Directions
Quote the whole listing word for word. Do not include the pictures.

————————

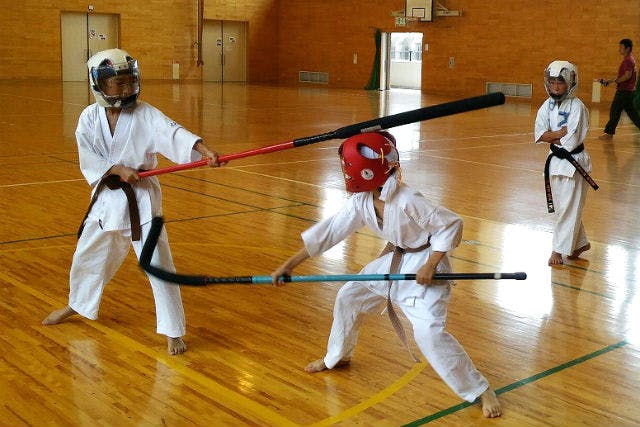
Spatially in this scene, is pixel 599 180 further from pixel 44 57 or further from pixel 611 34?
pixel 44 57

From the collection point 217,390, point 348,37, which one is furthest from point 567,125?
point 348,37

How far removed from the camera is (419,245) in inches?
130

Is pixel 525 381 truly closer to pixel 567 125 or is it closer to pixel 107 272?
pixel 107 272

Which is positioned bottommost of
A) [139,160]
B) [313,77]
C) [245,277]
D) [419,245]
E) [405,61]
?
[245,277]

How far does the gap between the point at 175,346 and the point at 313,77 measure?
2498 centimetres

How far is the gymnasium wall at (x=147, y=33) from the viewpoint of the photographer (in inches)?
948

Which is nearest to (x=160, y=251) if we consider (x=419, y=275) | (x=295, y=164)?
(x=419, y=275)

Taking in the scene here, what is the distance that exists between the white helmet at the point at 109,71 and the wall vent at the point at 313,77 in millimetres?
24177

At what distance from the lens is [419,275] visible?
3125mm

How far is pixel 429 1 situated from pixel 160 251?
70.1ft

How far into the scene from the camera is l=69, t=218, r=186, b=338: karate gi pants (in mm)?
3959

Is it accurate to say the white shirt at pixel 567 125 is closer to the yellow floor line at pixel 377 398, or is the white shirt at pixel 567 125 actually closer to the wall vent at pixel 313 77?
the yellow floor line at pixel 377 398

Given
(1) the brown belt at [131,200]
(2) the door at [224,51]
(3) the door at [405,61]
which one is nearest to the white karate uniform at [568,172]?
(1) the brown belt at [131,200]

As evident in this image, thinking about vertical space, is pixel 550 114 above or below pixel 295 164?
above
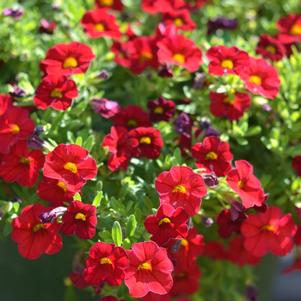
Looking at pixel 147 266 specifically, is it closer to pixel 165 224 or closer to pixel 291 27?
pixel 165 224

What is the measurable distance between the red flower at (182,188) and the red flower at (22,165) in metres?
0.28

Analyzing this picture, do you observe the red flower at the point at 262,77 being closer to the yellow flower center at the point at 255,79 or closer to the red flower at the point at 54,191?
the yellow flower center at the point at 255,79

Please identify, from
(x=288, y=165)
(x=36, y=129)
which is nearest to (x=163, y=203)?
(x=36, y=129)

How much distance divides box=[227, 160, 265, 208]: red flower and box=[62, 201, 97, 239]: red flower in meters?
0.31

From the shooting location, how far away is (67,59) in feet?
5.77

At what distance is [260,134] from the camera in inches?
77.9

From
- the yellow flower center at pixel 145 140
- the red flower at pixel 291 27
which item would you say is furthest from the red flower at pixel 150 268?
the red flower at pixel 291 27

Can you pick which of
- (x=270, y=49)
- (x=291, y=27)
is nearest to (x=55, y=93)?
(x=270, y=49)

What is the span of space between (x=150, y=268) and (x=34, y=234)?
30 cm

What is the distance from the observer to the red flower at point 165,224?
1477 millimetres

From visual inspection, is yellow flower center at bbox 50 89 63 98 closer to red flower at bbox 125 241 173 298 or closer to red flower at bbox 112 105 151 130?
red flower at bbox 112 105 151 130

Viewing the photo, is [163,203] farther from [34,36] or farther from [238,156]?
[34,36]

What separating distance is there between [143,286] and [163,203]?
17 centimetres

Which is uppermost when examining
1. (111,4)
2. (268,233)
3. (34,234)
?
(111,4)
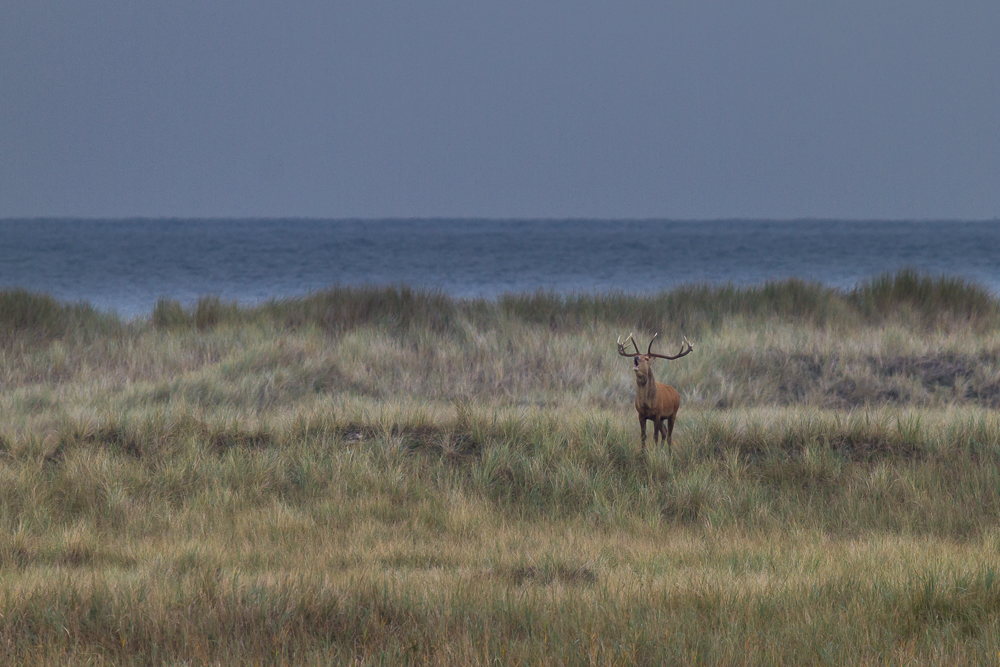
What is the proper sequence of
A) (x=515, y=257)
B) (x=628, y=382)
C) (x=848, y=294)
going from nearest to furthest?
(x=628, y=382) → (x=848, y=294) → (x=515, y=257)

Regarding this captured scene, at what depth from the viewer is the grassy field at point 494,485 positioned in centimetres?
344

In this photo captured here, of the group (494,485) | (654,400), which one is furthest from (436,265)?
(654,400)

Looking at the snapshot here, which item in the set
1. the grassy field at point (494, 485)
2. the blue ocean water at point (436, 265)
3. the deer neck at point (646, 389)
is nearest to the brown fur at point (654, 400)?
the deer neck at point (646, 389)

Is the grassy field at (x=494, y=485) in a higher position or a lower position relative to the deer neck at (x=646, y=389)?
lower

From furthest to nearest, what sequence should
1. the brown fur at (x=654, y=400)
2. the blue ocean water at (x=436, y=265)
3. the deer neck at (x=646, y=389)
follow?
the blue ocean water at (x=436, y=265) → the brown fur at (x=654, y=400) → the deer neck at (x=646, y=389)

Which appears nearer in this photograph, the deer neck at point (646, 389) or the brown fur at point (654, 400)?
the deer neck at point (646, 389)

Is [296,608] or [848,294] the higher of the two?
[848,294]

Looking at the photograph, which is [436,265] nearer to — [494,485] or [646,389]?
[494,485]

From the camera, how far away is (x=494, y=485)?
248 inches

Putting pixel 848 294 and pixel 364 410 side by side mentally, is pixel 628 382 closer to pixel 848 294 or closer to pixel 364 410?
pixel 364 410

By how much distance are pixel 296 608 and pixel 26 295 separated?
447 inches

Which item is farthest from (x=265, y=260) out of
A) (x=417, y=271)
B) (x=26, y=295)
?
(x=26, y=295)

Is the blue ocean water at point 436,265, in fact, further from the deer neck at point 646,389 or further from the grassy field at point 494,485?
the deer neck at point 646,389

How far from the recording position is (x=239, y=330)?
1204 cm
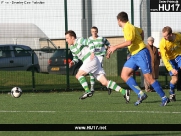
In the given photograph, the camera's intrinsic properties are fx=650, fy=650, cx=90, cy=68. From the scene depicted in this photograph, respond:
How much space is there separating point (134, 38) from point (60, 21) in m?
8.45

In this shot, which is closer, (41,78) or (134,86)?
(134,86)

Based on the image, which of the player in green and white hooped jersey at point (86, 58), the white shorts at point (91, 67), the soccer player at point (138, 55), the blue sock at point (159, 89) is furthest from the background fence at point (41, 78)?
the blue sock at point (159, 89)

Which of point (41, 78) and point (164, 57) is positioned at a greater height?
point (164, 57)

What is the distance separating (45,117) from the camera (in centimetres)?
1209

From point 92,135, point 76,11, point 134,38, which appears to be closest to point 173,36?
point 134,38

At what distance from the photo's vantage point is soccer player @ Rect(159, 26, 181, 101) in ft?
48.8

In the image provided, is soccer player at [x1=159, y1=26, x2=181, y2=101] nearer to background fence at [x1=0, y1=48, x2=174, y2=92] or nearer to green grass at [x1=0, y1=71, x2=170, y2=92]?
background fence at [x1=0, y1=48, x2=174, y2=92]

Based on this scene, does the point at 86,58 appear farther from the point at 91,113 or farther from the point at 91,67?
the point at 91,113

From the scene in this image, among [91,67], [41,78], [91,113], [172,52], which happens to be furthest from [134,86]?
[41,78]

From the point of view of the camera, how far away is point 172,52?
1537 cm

————————

Exercise output
Spatially in this scene, is pixel 599 180 further from pixel 44 57 or further from pixel 611 34?
pixel 44 57

From the collection point 217,390, point 348,37, which one is furthest from point 567,125?
point 348,37

How far removed from the camera is (419,245) in inches?
130

Is pixel 525 381 truly closer to pixel 567 125 or is it closer to pixel 107 272?
pixel 107 272

Which is positioned bottommost of
A) [139,160]
B) [313,77]
C) [245,277]
D) [419,245]
E) [405,61]
?
[245,277]

How far does the gap between the point at 175,346 and the point at 313,77 measure?
2498 centimetres

How far is the gymnasium wall at (x=147, y=33) from the viewpoint of the photographer (in inches)?
948

Which is nearest to (x=160, y=251) if we consider (x=419, y=275) | (x=295, y=164)?
(x=419, y=275)

Taking in the scene here, what is the distance that exists between the white helmet at the point at 109,71 and the wall vent at the point at 313,77 in millimetres?
24177

At what distance from the lens is [419,275] visible?
3125mm

How far is pixel 429 1 situated from pixel 160 251?
70.1ft

How far into the scene from the camera is l=69, t=218, r=186, b=338: karate gi pants (in mm)?
3959

Is it accurate to say the white shirt at pixel 567 125 is closer to the yellow floor line at pixel 377 398, or is the white shirt at pixel 567 125 actually closer to the wall vent at pixel 313 77?
the yellow floor line at pixel 377 398

Given
(1) the brown belt at [131,200]
(2) the door at [224,51]
(3) the door at [405,61]
which one is nearest to the white karate uniform at [568,172]?
(1) the brown belt at [131,200]

As evident in this image, thinking about vertical space, is pixel 550 114 above or below pixel 295 164?
above
Looking at pixel 147 266 specifically, is it closer to pixel 165 224 or closer to pixel 291 27?
pixel 165 224

What is the measurable distance between the red flower at (182,188) and the red flower at (22,165) in metres?
0.28

Analyzing this picture, do you observe the red flower at the point at 262,77 being closer to the yellow flower center at the point at 255,79 or closer to the red flower at the point at 54,191?
the yellow flower center at the point at 255,79

Please identify, from
(x=288, y=165)
(x=36, y=129)
which is nearest to (x=163, y=203)?
(x=36, y=129)

How much distance divides box=[227, 160, 265, 208]: red flower and box=[62, 201, 97, 239]: red flower in meters?
0.31

From the shooting location, how far away is (67,59) in feet?
5.77

At what distance is [260,134] from the camera in inches?
77.9

From
- the yellow flower center at pixel 145 140
- the red flower at pixel 291 27
which item would you say is furthest from the red flower at pixel 150 268?
the red flower at pixel 291 27

Can you pick which of
- (x=270, y=49)
- (x=291, y=27)
is nearest to (x=55, y=93)?
(x=270, y=49)

What is the span of space between (x=150, y=268) and (x=34, y=234)?
30 cm

What is the distance from the observer to the red flower at point 165,224?
1477 millimetres

From visual inspection, is yellow flower center at bbox 50 89 63 98 closer to red flower at bbox 125 241 173 298 or closer to red flower at bbox 112 105 151 130?
red flower at bbox 112 105 151 130

Viewing the photo, is [163,203] farther from [34,36] or farther from [238,156]?
[34,36]

What separating distance is there between [143,286] and [163,203]?
17 centimetres

Which is uppermost when examining
1. (111,4)
2. (268,233)
3. (34,234)
?
(111,4)
What is the proper sequence of
A) (x=515, y=257)
B) (x=628, y=382)
C) (x=848, y=294)
going from nearest to furthest?
(x=628, y=382) → (x=848, y=294) → (x=515, y=257)

Regarding this captured scene, at what depth from the viewer is the grassy field at point 494,485 positioned in centimetres?
344

In this photo captured here, of the group (494,485) | (654,400), which one is furthest from (436,265)?
(654,400)

Looking at the snapshot here, which item in the set
1. the grassy field at point (494, 485)
2. the blue ocean water at point (436, 265)
3. the deer neck at point (646, 389)
is nearest to the brown fur at point (654, 400)?
the deer neck at point (646, 389)

Is the grassy field at (x=494, y=485) in a higher position or a lower position relative to the deer neck at (x=646, y=389)?
lower

From furthest to nearest, what sequence should
1. the brown fur at (x=654, y=400)
2. the blue ocean water at (x=436, y=265)
3. the deer neck at (x=646, y=389)
follow?
the blue ocean water at (x=436, y=265) → the brown fur at (x=654, y=400) → the deer neck at (x=646, y=389)

Which appears nearer in this photograph, the deer neck at point (646, 389) or the brown fur at point (654, 400)?
the deer neck at point (646, 389)

Is [296,608] or [848,294] the higher of the two?
[848,294]

Looking at the photograph, which is [436,265] nearer to — [494,485] or [646,389]?
[494,485]

From the camera, how far away is (x=494, y=485)?
248 inches

Putting pixel 848 294 and pixel 364 410 side by side mentally, is pixel 628 382 closer to pixel 848 294 or closer to pixel 364 410?
pixel 364 410

By how much distance are pixel 296 608 and pixel 26 295 separated?
447 inches

Which item is farthest from (x=265, y=260) out of
A) (x=417, y=271)
B) (x=26, y=295)
?
(x=26, y=295)

Is the blue ocean water at point 436,265, in fact, further from the deer neck at point 646,389 or further from the grassy field at point 494,485?
the deer neck at point 646,389

How far from the recording position is (x=239, y=330)?
1204 cm
In the given photograph, the camera's intrinsic properties are fx=650, fy=650, cx=90, cy=68. From the scene depicted in this photograph, respond:
How much space is there separating point (134, 38) from point (60, 21) in m?
8.45

In this shot, which is closer, (41,78) or (134,86)?
(134,86)

Based on the image, which of the player in green and white hooped jersey at point (86, 58), the white shorts at point (91, 67), the soccer player at point (138, 55), the blue sock at point (159, 89) is furthest from the background fence at point (41, 78)?
the blue sock at point (159, 89)

Which of point (41, 78) and point (164, 57) is positioned at a greater height?
point (164, 57)

What is the distance separating (45,117) from the camera (in centimetres)?
1209

From point 92,135, point 76,11, point 134,38, which appears to be closest to point 173,36?
point 134,38

At what distance from the photo's vantage point is soccer player @ Rect(159, 26, 181, 101) in ft?
48.8

In the image provided, is soccer player at [x1=159, y1=26, x2=181, y2=101] nearer to background fence at [x1=0, y1=48, x2=174, y2=92] or nearer to green grass at [x1=0, y1=71, x2=170, y2=92]?
background fence at [x1=0, y1=48, x2=174, y2=92]

Based on this scene, does the point at 86,58 appear farther from the point at 91,113 or farther from the point at 91,67?
the point at 91,113

From the scene in this image, among [91,67], [41,78], [91,113], [172,52], which happens to be furthest from [134,86]?
[41,78]

From the point of view of the camera, how far away is point 172,52?
1537 cm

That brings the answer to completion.